> TASK GOAL
In the entries that follow, how many lines contain "Tamil"? Answer with the number only.

Stored data

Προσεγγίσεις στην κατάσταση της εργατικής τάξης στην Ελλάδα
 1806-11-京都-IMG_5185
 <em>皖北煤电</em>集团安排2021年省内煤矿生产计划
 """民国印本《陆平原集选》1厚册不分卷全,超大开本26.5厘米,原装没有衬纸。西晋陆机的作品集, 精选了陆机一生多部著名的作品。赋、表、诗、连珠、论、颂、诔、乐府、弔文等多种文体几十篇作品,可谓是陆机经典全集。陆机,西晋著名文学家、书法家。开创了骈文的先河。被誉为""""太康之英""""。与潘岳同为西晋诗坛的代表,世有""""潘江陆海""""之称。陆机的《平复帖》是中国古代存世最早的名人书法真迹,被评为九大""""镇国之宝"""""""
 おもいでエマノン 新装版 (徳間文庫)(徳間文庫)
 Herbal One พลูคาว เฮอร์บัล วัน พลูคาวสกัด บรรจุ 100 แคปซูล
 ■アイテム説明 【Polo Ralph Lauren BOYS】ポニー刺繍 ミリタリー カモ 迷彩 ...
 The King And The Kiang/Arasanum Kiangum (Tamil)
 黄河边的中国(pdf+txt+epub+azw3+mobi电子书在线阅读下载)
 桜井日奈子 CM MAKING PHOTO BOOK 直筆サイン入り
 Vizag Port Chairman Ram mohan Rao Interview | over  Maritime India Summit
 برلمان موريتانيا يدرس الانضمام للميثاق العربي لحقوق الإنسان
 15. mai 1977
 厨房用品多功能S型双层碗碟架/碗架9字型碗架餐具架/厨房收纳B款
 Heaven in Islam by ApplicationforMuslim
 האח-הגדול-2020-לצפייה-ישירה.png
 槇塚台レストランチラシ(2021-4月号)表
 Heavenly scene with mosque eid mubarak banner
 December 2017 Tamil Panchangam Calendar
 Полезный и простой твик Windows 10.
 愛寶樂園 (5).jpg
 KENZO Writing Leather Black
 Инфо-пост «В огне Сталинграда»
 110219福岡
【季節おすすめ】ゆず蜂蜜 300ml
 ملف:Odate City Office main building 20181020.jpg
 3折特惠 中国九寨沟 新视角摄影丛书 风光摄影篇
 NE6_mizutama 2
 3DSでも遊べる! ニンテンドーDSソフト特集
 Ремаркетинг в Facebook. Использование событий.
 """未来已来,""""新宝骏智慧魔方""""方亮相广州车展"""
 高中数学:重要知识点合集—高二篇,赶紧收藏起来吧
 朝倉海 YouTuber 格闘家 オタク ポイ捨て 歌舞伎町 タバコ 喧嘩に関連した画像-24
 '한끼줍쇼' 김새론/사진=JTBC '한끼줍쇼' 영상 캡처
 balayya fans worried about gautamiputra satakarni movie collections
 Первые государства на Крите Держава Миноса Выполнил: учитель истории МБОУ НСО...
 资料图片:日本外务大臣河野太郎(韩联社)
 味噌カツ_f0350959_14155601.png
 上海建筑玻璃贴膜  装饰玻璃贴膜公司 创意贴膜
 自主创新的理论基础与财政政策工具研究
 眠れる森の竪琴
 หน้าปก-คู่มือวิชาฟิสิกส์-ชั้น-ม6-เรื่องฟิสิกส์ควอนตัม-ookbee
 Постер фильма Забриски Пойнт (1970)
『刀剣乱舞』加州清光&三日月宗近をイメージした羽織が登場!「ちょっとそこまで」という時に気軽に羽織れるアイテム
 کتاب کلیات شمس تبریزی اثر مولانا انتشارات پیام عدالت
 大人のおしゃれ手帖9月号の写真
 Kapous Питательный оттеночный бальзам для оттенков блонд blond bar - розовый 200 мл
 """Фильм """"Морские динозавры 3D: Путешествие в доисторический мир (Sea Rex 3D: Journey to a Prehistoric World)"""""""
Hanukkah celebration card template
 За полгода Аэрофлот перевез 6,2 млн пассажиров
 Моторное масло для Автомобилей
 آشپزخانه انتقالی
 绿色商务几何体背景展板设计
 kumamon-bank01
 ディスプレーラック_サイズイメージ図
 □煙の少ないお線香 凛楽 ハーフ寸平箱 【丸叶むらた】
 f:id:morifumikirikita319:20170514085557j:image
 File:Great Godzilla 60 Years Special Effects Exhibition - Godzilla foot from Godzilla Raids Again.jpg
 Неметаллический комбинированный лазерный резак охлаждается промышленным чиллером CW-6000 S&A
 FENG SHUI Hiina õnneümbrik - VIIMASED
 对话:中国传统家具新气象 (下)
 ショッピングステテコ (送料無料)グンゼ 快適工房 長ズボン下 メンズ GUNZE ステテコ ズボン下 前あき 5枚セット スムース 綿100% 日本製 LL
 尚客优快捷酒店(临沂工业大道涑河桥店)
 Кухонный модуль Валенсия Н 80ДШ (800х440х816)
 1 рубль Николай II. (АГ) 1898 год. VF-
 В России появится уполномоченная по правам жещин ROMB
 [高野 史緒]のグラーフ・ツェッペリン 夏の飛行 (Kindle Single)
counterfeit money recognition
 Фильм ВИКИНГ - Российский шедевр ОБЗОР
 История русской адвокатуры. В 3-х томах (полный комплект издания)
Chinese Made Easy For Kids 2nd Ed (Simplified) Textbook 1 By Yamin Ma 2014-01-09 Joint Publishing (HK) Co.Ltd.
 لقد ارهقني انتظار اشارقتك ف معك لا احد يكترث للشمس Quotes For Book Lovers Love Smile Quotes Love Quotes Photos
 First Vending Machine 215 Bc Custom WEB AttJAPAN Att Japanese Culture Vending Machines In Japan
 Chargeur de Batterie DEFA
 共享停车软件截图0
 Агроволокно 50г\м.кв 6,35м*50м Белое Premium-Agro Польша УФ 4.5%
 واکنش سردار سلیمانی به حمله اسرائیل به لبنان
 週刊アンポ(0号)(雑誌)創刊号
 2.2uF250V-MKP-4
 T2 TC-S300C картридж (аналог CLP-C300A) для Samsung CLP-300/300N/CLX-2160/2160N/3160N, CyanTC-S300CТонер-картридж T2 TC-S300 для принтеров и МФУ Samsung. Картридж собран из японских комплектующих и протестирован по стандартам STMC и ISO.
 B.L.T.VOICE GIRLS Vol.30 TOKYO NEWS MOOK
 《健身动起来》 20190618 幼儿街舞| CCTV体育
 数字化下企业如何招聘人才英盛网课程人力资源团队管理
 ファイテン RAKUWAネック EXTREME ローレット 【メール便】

> SOLUTION
2